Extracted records
####

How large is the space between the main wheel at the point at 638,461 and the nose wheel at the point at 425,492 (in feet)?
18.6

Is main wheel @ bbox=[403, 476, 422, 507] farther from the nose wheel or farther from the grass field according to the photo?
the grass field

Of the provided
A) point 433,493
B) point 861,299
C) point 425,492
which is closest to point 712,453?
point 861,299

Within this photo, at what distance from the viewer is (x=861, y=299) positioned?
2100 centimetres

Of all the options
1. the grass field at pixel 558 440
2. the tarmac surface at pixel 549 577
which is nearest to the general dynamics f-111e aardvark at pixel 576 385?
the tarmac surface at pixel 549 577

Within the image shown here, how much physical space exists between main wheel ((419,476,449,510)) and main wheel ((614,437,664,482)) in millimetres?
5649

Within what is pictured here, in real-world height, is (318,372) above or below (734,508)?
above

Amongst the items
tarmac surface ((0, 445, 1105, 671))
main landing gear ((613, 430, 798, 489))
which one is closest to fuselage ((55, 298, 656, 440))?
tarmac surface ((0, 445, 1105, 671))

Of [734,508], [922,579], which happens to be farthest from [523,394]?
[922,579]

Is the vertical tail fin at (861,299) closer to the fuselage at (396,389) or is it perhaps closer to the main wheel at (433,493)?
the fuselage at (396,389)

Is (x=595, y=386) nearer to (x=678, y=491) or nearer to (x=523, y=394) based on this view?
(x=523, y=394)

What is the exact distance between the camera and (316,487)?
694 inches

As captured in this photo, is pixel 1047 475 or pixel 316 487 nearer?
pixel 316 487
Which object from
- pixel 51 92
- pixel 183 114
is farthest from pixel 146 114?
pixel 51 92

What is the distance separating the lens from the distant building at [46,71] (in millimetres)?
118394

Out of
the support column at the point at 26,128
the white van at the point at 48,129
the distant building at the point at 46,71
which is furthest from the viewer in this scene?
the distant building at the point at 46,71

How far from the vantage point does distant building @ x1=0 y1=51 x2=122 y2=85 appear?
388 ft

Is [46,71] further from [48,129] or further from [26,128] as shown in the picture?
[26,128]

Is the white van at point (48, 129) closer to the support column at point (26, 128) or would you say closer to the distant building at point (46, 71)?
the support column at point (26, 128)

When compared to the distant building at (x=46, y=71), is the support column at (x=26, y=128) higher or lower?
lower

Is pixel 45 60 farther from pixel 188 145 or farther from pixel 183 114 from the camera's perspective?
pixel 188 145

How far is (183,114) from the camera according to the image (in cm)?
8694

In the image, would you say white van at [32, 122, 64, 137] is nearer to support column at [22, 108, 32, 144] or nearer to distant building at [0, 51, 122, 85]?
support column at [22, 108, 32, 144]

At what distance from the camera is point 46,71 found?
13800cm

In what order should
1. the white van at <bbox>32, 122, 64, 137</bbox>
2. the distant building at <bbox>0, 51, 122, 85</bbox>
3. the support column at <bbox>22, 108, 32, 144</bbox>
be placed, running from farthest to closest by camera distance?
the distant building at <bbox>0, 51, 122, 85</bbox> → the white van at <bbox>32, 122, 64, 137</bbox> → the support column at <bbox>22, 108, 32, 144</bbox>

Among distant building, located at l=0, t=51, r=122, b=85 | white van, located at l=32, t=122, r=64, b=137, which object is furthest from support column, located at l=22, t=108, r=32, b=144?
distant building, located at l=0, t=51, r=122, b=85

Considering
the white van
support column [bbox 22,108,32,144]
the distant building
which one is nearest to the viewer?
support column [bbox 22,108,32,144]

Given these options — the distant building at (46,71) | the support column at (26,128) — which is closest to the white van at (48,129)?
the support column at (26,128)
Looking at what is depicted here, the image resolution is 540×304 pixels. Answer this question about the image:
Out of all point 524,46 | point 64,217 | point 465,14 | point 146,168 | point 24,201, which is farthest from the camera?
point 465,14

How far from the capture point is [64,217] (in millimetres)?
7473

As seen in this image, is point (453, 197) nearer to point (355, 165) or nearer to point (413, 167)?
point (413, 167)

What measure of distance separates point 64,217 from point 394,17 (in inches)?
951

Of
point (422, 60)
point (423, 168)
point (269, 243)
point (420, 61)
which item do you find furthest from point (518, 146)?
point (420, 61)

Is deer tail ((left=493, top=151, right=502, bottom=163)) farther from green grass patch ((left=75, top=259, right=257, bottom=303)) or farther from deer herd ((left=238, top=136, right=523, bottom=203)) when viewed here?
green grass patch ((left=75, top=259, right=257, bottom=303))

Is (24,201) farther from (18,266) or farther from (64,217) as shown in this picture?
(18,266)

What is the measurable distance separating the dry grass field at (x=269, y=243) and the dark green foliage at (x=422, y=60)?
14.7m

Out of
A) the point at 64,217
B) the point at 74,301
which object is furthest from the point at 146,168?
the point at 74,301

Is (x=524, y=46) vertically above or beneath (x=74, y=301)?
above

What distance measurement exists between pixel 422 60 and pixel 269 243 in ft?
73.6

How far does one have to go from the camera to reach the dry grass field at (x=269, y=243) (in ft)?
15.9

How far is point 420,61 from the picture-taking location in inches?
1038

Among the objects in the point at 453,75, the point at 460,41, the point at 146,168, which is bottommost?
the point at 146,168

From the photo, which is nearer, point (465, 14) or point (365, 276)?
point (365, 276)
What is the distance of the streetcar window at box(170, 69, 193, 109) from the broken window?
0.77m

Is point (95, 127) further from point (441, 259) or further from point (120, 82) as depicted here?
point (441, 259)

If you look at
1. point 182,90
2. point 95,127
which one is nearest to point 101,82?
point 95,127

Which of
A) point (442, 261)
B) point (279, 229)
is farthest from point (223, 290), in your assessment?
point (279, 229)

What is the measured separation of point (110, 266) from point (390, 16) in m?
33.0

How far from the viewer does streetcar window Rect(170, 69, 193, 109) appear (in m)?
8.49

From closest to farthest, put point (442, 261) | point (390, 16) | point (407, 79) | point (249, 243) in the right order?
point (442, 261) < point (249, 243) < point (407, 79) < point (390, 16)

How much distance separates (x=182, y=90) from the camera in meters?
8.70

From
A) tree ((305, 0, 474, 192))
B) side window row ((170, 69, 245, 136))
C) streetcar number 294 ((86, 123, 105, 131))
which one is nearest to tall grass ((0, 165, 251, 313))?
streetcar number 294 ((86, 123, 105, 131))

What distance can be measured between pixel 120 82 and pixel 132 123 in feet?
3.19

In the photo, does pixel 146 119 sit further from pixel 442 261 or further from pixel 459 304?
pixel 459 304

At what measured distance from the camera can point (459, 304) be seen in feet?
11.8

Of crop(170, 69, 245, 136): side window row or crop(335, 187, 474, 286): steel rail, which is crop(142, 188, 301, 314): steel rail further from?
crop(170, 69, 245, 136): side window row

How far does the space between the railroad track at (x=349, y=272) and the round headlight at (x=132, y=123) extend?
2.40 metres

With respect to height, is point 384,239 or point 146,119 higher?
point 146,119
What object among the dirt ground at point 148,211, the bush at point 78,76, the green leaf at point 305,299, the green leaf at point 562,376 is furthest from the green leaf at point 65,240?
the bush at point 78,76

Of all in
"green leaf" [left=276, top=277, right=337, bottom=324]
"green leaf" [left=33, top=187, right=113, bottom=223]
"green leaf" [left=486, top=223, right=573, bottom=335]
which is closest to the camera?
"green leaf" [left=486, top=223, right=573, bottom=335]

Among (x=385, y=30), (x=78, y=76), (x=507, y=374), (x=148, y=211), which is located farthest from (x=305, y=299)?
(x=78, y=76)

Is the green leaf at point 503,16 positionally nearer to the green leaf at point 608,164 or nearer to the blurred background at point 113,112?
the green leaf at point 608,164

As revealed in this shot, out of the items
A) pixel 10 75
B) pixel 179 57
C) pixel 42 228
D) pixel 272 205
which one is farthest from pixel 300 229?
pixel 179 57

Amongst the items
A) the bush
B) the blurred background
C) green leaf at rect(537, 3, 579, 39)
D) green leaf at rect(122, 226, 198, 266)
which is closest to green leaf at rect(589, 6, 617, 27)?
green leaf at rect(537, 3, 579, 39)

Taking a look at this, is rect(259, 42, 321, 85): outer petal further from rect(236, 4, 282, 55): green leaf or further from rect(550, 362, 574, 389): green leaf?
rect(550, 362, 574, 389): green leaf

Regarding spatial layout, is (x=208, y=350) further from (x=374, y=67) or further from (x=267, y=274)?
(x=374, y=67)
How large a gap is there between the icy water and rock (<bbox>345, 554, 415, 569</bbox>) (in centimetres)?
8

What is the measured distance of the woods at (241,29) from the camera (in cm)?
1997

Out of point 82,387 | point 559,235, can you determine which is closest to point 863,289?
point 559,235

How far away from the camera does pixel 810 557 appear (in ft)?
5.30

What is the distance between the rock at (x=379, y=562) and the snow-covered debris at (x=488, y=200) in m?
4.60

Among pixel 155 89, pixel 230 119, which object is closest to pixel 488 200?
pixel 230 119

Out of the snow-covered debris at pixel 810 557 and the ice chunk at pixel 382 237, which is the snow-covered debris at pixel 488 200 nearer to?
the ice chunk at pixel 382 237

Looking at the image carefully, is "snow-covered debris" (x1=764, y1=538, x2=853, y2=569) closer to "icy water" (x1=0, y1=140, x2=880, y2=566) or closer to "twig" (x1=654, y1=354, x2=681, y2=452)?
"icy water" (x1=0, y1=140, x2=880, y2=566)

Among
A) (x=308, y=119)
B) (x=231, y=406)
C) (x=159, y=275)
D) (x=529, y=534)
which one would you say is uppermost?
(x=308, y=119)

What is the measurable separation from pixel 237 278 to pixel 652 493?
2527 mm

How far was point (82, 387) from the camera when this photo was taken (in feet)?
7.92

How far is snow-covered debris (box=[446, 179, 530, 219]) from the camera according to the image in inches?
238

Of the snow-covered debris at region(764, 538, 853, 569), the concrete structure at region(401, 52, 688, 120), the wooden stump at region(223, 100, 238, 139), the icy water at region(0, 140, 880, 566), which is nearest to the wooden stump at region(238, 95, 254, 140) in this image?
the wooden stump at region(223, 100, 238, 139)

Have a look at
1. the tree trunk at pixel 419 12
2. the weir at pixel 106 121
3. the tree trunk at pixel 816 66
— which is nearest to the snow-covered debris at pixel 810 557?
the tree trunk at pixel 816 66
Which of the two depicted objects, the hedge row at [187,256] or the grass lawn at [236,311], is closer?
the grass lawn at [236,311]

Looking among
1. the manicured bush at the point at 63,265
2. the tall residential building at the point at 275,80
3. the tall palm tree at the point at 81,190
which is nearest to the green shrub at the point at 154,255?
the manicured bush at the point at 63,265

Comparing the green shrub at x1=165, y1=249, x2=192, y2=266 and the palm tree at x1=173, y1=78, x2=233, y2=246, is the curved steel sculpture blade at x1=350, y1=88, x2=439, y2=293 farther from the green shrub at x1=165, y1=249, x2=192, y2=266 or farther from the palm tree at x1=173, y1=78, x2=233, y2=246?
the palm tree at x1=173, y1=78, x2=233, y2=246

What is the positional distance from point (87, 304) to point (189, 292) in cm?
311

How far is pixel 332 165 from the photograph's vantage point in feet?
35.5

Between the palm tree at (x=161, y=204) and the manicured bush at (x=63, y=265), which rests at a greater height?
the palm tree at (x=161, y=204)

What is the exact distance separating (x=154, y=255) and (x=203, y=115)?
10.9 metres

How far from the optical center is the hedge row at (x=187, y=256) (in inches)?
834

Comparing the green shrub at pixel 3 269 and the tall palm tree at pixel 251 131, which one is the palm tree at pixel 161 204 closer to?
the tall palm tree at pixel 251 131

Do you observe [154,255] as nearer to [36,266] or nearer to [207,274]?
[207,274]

####

Goal: Everything from the line containing "Comparing the green shrub at x1=165, y1=249, x2=192, y2=266" through the final line of the listing, inclusive, must be reproduced exactly; leave out the rest.

Task result:
Comparing the green shrub at x1=165, y1=249, x2=192, y2=266 and the palm tree at x1=173, y1=78, x2=233, y2=246, is the curved steel sculpture blade at x1=350, y1=88, x2=439, y2=293 farther from the green shrub at x1=165, y1=249, x2=192, y2=266 or farther from the palm tree at x1=173, y1=78, x2=233, y2=246?
the palm tree at x1=173, y1=78, x2=233, y2=246

What is the positional distance from point (87, 304) to point (189, 292) in cm?
311

How far is pixel 332 165 from the photograph's vantage point in feet?
35.5

Between the palm tree at (x=161, y=204) and the manicured bush at (x=63, y=265), which rests at a greater height?
the palm tree at (x=161, y=204)

What is the exact distance separating (x=154, y=255) and (x=203, y=115)?
10.9 metres

How far from the optical center is the hedge row at (x=187, y=256) (in inches)?
834

Comparing the green shrub at pixel 3 269 and the tall palm tree at pixel 251 131, which one is the palm tree at pixel 161 204 closer to?
the tall palm tree at pixel 251 131

Do you observe [154,255] as nearer to [36,266] or nearer to [207,274]?
[207,274]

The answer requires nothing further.